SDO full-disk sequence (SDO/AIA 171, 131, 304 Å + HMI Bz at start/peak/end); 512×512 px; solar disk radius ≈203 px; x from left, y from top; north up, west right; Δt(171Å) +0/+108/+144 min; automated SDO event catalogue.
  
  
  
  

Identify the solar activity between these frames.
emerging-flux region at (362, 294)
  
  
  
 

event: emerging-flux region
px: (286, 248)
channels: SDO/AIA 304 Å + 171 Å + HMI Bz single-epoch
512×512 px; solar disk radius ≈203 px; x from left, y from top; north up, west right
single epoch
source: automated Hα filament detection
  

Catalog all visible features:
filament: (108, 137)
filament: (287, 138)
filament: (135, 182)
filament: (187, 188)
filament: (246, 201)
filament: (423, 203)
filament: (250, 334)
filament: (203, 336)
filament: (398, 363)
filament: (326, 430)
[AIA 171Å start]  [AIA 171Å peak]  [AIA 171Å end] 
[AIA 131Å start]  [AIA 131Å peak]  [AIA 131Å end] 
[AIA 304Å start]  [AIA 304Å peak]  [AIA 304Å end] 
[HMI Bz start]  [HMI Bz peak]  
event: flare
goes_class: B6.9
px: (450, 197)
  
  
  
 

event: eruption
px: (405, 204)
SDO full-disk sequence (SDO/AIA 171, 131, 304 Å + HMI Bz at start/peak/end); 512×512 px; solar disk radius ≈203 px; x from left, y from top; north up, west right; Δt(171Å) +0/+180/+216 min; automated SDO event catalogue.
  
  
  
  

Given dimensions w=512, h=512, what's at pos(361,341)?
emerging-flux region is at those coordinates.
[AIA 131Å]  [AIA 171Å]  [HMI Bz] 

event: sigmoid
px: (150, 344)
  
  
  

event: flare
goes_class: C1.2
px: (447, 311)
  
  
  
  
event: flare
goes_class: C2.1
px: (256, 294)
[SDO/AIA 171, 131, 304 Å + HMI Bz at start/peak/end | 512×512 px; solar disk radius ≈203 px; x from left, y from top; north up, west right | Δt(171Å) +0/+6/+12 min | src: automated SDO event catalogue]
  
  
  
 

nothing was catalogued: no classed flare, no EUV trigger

····················

*HOW TO COMPLETE THIS TASK:*
Exact copies of the lines from the one containing "px: (150, 344)" through the final line of the records are all the answer should hold.

*TASK SOLUTION:*
px: (150, 344)
  
  
  

event: flare
goes_class: C1.2
px: (447, 311)
  
  
  
  
event: flare
goes_class: C2.1
px: (256, 294)
[SDO/AIA 171, 131, 304 Å + HMI Bz at start/peak/end | 512×512 px; solar disk radius ≈203 px; x from left, y from top; north up, west right | Δt(171Å) +0/+6/+12 min | src: automated SDO event catalogue]
  
  
  
 

nothing was catalogued: no classed flare, no EUV trigger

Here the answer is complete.